Sunday, July 13, 2014
Over my dead cold propaganda
One of the biggest lures of the left/right divide is that there's a very contemporary historical war to relate it to. A huge, epic war between two clearly defined actors, each embodying a particular side.
The cold war.
It isn't hard to understand why. On the one side we have the US, the staunch defenders of capitalism and liberty. On the other side we have Soviet, the staunch defenders of communism and the proletariat. Between these two sides, war. You don't need to exercise great mental agility to see this as a war between right and left.
The biggest problem with seeing the world in the light of twentieth century propaganda is that things get murky. Especially when what actually happened is a much more complicated than a good vs evil narrative, and even more so when the belligerents over time grew to resemble each other more and more.
Such is the nature of things, whenever a coin wars with itself over which side is heads or tails.
The cold war was, to a large extent, modernity's war against itself.
Modernity is, to put it simply, the way the modern world has tended to develop. It has developed towards greater centralization, more standardization, an ever increasing bureaucratization, brutal increases in exploitative productivity, and on the whole towards greater and larger systems in general. A development that might seem abstract, but which becomes that much clearer when the present is compared with the past.
Not long ago, migration wasn't a complicated issue. There weren't any central authorities keeping track of who was a citizen and who wasn't, and if you ventured far enough away, you could generally outrun the reach of any authority worth running from. If you could get your physical body to some place and survive there, you lived there now. No matter if it was a village or continent away. If you could get there, you could move there. All you needed to do was to stay put. If the locals could be bothered to accept or tolerate you as a person, that is.

────────────────────────────────────────

Brief: Retype the blog post above about the cold war and modernity, word for word from start to finish.

(Saved data entries)
────────────────────────────────────────

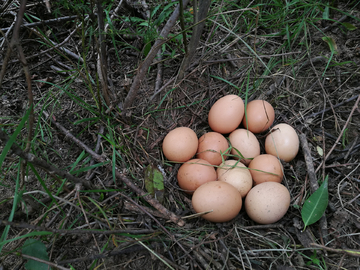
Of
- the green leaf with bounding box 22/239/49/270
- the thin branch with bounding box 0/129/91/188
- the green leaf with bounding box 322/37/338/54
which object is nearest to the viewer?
the thin branch with bounding box 0/129/91/188

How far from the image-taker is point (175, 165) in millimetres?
2045

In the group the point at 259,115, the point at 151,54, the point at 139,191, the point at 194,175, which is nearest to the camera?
the point at 139,191

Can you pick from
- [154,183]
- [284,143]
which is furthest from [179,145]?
[284,143]

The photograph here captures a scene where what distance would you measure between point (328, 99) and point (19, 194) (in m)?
2.39

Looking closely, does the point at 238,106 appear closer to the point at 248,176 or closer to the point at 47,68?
the point at 248,176

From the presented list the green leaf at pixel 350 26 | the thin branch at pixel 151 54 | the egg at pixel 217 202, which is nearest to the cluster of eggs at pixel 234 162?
the egg at pixel 217 202

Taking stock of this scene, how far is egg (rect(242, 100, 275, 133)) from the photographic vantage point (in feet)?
6.88

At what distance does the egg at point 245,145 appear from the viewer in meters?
2.07

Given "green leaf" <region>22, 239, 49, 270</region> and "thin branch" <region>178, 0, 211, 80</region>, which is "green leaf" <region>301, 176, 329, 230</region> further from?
"green leaf" <region>22, 239, 49, 270</region>

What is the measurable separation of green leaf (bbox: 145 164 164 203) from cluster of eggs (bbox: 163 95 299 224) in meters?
0.19

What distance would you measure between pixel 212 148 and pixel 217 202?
0.52 metres

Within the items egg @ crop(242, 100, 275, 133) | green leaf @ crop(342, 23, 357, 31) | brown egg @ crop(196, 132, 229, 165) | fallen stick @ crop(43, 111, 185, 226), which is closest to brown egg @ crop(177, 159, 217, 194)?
brown egg @ crop(196, 132, 229, 165)

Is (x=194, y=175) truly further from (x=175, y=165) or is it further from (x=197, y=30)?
(x=197, y=30)

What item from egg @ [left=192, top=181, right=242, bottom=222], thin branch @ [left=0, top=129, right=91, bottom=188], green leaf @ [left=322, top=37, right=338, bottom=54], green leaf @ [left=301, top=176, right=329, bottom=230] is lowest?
green leaf @ [left=301, top=176, right=329, bottom=230]
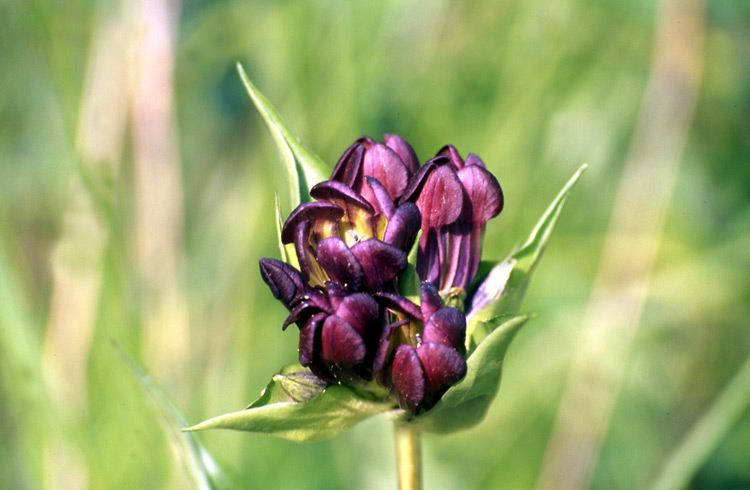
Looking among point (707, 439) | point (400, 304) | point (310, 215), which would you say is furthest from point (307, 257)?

────────────────────────────────────────

Solution to the problem:
Sunday, July 13, 2014
Over my dead cold propaganda
One of the biggest lures of the left/right divide is that there's a very contemporary historical war to relate it to. A huge, epic war between two clearly defined actors, each embodying a particular side.
The cold war.
It isn't hard to understand why. On the one side we have the US, the staunch defenders of capitalism and liberty. On the other side we have Soviet, the staunch defenders of communism and the proletariat. Between these two sides, war. You don't need to exercise great mental agility to see this as a war between right and left.
The biggest problem with seeing the world in the light of twentieth century propaganda is that things get murky. Especially when what actually happened is a much more complicated than a good vs evil narrative, and even more so when the belligerents over time grew to resemble each other more and more.
Such is the nature of things, whenever a coin wars with itself over which side is heads or tails.
The cold war was, to a large extent, modernity's war against itself.
Modernity is, to put it simply, the way the modern world has tended to develop. It has developed towards greater centralization, more standardization, an ever increasing bureaucratization, brutal increases in exploitative productivity, and on the whole towards greater and larger systems in general. A development that might seem abstract, but which becomes that much clearer when the present is compared with the past.
Not long ago, migration wasn't a complicated issue. There weren't any central authorities keeping track of who was a citizen and who wasn't, and if you ventured far enough away, you could generally outrun the reach of any authority worth running from. If you could get your physical body to some place and survive there, you lived there now. No matter if it was a village or continent away. If you could get there, you could move there. All you needed to do was to stay put. If the locals could be bothered to accept or tolerate you as a person, that is.